You should have returned it or started the warranty process. It's clearly unacceptable. Any photos of your blades?


----------



## Buffalolawny (Nov 24, 2018)

Increase the frequency of cutting the grass.

The HRX and the HRU "dog bowl" deck design are designed for shorter high frequently cut lawns.

Only the HRU deck design from Honda is designed to cut and throw out the back to the catcher.

Bad salesman who sold you that.


----------



## Richkm20 (Mar 13, 2019)

I was not the biggest fan of the cut my HRX was giving me so I swapped the dual blades for a maxpower hi-lift blade. Might be worth a shot before you decide to switch mowers.


----------



## TheZMan (9 mo ago)

@Richkm20

Are you mulching with this blade? I would love to try this out. My HRX is cutting much better now that the seedheads are dying out.


----------



## Tmank87 (Feb 13, 2019)

Richkm20 said:


> I was not the biggest fan of the cut my HRX was giving me so I swapped the dual blades for a maxpower hi-lift blade. Might be worth a shot before you decide to switch mowers.


Same question. Mulching or bagging. And what HOC?


----------



## WillyT (Jun 26, 2019)

I have a second set of blades for my Honda that I will sharpen before I change them out. I just rotate them so I dont have to do it all at once.


----------



## Richkm20 (Mar 13, 2019)

TheZMan said:


> @Richkm20
> 
> Are you mulching with this blade? I would love to try this out. My HRX is cutting much better now that the seedheads are dying out.


Sorry! Didn't see the notifications for this until now, I've done both bagging and mulching and it works well for both. I've noticed it really packs the bag full compared to the stock blades.


----------



## Richkm20 (Mar 13, 2019)

Tmank87 said:


> Richkm20 said:
> 
> 
> > I was not the biggest fan of the cut my HRX was giving me so I swapped the dual blades for a maxpower hi-lift blade. Might be worth a shot before you decide to switch mowers.
> ...


Sorry for the delayed response, must have missed the notification email! I've done both bagging and mulching with good results. It really packs the bag nice and full, height of cut is 3 inches at the moment but chasing 2 kids around with a wife that works second shift causes me to habitually break the 1/3 rule😂


----------



## TheZMan (9 mo ago)

Game over - I got the blade, sharpened it up and discharged out the back of the mower - no mulch.

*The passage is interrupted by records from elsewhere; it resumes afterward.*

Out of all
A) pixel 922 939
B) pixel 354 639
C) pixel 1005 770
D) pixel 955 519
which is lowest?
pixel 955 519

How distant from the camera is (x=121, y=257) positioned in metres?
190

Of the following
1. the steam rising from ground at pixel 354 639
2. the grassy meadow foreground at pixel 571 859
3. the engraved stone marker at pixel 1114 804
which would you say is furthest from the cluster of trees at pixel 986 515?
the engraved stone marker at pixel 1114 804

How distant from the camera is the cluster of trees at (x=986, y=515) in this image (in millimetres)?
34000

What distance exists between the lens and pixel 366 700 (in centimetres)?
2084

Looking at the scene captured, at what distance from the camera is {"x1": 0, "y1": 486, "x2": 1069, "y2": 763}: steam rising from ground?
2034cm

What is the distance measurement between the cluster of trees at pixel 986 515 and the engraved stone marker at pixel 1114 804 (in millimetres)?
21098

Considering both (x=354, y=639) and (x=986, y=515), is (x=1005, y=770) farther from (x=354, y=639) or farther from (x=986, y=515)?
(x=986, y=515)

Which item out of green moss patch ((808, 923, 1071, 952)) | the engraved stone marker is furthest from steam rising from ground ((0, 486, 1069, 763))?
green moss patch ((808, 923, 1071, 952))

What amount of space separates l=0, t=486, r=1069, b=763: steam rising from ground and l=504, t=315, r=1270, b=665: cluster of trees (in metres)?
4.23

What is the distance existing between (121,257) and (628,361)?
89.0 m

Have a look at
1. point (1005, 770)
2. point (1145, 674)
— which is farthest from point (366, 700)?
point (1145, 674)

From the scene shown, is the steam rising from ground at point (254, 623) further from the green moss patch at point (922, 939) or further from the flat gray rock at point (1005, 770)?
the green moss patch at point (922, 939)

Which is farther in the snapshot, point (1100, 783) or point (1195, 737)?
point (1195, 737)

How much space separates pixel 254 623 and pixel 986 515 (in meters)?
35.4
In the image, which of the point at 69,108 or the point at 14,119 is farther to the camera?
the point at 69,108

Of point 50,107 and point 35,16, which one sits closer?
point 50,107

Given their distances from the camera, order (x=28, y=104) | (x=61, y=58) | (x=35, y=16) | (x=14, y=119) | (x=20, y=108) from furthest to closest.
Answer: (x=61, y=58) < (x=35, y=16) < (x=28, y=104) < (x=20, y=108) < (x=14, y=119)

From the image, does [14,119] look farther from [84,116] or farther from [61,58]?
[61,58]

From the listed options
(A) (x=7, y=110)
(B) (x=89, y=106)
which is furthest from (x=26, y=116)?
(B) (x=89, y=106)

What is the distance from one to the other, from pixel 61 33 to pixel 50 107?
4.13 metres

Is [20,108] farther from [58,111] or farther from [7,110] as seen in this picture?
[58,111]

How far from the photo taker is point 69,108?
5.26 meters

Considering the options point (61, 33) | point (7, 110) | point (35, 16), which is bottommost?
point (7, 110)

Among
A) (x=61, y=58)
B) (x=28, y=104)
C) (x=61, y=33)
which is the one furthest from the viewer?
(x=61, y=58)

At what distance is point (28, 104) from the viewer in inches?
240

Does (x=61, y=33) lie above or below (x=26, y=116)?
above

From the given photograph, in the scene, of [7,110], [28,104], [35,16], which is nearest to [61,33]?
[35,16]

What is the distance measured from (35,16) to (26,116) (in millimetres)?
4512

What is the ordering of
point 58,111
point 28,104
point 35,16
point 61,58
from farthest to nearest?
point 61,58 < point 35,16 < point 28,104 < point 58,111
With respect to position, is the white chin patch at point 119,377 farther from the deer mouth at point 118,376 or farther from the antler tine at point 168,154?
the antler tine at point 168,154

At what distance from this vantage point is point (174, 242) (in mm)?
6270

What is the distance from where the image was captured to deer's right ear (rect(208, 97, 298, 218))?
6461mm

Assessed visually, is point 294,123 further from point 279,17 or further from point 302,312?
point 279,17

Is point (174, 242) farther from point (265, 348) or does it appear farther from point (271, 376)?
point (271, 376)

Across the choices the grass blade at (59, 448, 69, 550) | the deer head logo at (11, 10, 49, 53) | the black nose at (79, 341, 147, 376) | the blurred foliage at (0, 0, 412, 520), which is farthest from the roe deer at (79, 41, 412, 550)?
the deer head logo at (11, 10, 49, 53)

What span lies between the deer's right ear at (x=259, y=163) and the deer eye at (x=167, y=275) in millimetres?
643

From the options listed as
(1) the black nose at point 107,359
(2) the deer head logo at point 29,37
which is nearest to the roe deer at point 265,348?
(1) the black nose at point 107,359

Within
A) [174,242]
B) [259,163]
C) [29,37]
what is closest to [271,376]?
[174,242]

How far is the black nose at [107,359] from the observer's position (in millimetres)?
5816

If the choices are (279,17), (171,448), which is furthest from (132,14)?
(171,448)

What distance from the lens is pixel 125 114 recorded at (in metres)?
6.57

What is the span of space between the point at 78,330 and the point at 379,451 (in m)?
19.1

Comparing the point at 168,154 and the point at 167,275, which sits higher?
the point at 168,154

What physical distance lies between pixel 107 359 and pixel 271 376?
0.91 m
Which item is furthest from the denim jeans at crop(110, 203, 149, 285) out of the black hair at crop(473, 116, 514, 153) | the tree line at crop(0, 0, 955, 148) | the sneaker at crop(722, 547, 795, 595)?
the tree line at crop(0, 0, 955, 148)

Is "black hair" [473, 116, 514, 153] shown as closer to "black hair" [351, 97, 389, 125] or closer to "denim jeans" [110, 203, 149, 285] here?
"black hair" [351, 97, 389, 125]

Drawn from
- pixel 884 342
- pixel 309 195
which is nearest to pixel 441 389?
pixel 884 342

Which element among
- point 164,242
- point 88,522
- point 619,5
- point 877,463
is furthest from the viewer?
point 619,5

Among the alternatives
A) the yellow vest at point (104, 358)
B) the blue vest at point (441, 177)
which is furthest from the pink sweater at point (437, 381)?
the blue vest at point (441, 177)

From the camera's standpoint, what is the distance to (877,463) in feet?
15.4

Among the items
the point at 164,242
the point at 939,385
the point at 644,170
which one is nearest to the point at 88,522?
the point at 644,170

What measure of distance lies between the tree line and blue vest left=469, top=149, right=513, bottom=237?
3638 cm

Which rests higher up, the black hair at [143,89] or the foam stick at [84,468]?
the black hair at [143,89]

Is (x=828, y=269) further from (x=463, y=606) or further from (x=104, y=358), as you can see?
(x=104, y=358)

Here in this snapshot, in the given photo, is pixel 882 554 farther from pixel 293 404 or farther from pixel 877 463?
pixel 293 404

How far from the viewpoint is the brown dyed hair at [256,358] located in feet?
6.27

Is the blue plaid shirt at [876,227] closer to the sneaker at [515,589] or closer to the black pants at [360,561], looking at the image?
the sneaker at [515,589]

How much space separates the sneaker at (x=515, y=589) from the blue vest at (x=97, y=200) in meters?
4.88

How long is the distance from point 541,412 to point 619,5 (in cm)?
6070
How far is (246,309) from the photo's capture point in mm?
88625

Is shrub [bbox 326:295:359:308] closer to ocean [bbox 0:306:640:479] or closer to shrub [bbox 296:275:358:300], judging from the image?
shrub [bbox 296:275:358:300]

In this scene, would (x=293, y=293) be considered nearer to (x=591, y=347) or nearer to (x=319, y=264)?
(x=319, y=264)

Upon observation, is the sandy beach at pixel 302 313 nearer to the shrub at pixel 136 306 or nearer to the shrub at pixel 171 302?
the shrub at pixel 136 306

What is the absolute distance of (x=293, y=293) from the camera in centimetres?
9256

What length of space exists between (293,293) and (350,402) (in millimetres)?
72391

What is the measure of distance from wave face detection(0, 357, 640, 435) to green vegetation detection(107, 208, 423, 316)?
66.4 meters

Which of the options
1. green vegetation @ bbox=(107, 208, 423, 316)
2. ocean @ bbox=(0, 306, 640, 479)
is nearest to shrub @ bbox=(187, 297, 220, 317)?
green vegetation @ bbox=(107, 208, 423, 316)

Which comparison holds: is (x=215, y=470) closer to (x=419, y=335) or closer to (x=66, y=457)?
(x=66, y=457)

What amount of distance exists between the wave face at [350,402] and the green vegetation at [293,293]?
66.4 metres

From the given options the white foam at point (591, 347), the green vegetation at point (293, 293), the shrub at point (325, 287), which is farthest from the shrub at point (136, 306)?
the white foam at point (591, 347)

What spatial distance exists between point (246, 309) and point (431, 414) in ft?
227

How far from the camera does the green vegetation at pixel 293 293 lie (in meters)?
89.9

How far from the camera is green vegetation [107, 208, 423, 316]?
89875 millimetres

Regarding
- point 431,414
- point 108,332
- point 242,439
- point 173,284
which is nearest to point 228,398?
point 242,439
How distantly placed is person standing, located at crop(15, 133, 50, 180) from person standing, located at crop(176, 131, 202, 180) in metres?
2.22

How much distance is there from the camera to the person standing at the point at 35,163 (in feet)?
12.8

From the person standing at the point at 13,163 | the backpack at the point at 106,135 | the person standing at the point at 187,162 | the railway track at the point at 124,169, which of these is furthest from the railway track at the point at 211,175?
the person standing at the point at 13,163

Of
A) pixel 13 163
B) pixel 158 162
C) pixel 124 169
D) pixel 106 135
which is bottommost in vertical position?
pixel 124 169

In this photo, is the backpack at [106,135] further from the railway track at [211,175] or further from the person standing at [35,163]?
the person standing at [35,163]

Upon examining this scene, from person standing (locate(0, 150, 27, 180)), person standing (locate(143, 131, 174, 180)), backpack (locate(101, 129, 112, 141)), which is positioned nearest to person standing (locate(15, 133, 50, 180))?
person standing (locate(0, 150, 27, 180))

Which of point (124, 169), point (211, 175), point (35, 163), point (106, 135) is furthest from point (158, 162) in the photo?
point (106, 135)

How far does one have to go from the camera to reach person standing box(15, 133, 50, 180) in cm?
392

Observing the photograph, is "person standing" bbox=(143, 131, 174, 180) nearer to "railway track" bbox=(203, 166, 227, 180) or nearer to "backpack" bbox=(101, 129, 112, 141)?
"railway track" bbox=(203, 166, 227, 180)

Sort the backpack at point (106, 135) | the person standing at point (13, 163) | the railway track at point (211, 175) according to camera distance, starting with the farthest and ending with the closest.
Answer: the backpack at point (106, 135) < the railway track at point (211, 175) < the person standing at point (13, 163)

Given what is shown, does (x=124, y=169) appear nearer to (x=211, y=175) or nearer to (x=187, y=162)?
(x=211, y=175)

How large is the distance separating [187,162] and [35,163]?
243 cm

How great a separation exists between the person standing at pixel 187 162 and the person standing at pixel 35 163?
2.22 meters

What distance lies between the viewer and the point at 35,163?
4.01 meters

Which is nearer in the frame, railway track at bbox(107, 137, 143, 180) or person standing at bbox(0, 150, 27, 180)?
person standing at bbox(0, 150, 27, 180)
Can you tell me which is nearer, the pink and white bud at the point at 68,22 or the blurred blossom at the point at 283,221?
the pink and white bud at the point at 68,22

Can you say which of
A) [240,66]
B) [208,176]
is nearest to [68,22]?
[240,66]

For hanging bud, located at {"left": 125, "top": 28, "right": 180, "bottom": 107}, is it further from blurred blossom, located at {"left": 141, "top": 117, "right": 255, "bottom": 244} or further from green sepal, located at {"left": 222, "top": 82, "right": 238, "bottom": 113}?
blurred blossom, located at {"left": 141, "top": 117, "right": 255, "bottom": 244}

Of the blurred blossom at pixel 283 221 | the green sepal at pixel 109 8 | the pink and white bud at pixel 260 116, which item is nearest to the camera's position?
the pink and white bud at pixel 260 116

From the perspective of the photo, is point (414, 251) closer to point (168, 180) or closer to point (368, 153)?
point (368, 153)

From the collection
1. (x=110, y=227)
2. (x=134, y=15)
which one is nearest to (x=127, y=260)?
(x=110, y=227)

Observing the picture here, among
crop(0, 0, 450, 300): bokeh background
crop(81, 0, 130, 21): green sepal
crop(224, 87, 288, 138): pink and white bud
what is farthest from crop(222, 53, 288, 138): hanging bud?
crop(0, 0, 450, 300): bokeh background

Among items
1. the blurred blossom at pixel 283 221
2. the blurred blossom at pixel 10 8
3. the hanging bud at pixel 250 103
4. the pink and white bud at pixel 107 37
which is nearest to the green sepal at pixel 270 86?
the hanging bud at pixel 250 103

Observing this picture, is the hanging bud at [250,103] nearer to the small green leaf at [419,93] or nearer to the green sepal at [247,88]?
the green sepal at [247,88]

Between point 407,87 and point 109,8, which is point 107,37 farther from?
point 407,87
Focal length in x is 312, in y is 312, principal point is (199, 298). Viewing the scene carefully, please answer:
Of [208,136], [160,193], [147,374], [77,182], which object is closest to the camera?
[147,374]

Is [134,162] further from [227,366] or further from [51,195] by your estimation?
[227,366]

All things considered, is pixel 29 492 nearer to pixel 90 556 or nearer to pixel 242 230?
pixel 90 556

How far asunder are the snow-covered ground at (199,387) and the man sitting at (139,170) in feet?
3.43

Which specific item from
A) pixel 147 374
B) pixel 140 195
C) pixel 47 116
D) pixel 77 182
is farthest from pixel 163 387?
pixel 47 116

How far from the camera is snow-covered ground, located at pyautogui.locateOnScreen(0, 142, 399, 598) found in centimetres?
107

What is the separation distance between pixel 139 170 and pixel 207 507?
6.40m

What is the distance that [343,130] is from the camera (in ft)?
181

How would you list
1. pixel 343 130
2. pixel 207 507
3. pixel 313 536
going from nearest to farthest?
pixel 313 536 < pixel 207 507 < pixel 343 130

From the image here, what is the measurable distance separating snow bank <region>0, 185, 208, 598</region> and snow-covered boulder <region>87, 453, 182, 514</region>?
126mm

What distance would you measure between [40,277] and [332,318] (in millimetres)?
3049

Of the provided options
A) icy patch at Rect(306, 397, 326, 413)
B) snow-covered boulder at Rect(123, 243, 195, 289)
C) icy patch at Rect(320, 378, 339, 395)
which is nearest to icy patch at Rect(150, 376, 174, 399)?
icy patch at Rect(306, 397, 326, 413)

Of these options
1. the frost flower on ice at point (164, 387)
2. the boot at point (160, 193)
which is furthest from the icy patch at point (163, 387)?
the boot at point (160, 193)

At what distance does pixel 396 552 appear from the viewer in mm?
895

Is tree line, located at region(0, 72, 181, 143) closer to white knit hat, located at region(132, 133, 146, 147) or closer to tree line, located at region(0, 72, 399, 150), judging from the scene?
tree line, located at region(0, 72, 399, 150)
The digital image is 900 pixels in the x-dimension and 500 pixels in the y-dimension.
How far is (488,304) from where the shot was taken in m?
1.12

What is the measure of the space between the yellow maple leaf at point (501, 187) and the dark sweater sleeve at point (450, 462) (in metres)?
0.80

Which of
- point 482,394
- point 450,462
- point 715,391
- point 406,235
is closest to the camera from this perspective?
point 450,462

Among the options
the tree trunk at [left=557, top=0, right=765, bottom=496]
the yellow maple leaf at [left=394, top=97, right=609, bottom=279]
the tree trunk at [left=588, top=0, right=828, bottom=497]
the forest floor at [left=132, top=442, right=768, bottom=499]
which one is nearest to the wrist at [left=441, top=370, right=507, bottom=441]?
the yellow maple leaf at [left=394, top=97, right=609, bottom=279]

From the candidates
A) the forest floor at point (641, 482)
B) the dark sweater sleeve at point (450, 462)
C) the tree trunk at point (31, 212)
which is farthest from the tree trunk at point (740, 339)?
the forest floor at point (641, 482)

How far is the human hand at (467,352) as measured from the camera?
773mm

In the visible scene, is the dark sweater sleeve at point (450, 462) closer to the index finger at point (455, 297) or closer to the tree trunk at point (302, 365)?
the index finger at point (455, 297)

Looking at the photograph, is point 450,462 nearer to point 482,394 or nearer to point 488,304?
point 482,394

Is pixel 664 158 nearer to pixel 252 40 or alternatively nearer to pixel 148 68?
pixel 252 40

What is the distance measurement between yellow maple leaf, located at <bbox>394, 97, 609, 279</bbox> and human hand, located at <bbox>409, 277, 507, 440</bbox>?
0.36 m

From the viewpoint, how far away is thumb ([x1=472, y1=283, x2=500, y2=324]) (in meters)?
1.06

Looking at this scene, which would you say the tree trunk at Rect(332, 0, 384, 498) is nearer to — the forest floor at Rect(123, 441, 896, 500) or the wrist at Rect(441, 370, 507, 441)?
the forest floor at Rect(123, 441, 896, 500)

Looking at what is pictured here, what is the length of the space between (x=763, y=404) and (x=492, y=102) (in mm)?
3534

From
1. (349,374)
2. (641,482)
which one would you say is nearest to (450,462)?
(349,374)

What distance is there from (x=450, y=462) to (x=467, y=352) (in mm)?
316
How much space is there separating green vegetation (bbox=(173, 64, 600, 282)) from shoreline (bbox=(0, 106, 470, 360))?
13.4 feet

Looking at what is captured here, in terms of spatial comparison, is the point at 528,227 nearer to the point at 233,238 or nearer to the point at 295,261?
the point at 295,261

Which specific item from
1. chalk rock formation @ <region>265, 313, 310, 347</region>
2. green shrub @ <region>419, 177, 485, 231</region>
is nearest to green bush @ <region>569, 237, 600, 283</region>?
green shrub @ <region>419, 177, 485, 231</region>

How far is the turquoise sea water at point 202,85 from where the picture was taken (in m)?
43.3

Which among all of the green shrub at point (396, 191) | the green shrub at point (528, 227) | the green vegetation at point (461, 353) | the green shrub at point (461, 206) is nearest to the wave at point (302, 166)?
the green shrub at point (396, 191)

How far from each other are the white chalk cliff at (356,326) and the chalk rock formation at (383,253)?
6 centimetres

It's the best cut I've had in WEEKS.


----------



## Richkm20 (Mar 13, 2019)

TheZMan said:


> Game over - I got the blade, sharpened it up and discharged out the back of the mower - no mulch.
> 
> It's the best cut I've had in WEEKS.


So is it good enough that you'll be keeping the mower now?


----------



## TheZMan (9 mo ago)

@Richkm20

Yes, I will be keeping the HRX after all my complaining. I had a really good cut the last 2 sessions. I'm not sure why but the cut is cleaner in full bag or discharge mode. My hope is that by staying with mowing every 3rd to 4th day this should minimize clippings.

However, I still would like to invest in a commercial grade mower with a lot more power though. I think these dense bluegrass lawns need a larger mower than what these home owner push mowers have to offer, although I'm no expert. I'm surprised that isn't talked about as much as I thought it would be. When you get into serious thick lawns, it's time for a bigger machine.


----------



## Mer2112 (May 12, 2019)

Thank you for this! Same issues with my Honda HRX so I just ordered one of these. Can't wait to try it!



Richkm20 said:


> I was not the biggest fan of the cut my HRX was giving me so I swapped the dual blades for a maxpower hi-lift blade. Might be worth a shot before you decide to switch mowers.


----------



## PodScot (Mar 18, 2021)

Mine misses some too in full mulch at 3.5" or 4" so I just put it on bag for rear discharge. If it gets too long I'll rear discharge then go over it in mulch.


----------



## LoCutt (Jul 29, 2019)

Although I have no explanations on the cause, I think this is an interesting problem. Seeing is believing!

My theory is that you have a large volume of grass "flying around" under the deck and it's pushing the grass out of the way. If this is correct, the blade speed regulations are hurting you.


----------



## Mer2112 (May 12, 2019)

Looking at the way the 2 blade setup is designed, the top blade sits forward of the lower blade so it's the first to contact the grass. The taller it gets, the more likely it is to be pushed over by the top blade before the bottom has a chance to make a cut. This may be why a single blade works better.


----------



## Mer2112 (May 12, 2019)

I can confirm, I get a much better cut with this Maxpower 331654B blade on my HRX217 than the stock dual blade setup when cutting at 4".


----------



## gorgedude (Jul 5, 2020)

I have the HRS (no bag) and run a high lift blade and side discharge. HOC is 2". It cuts okay but I always blow then double cut the front (showcase) lawn. After a double cut it's pretty clean.


----------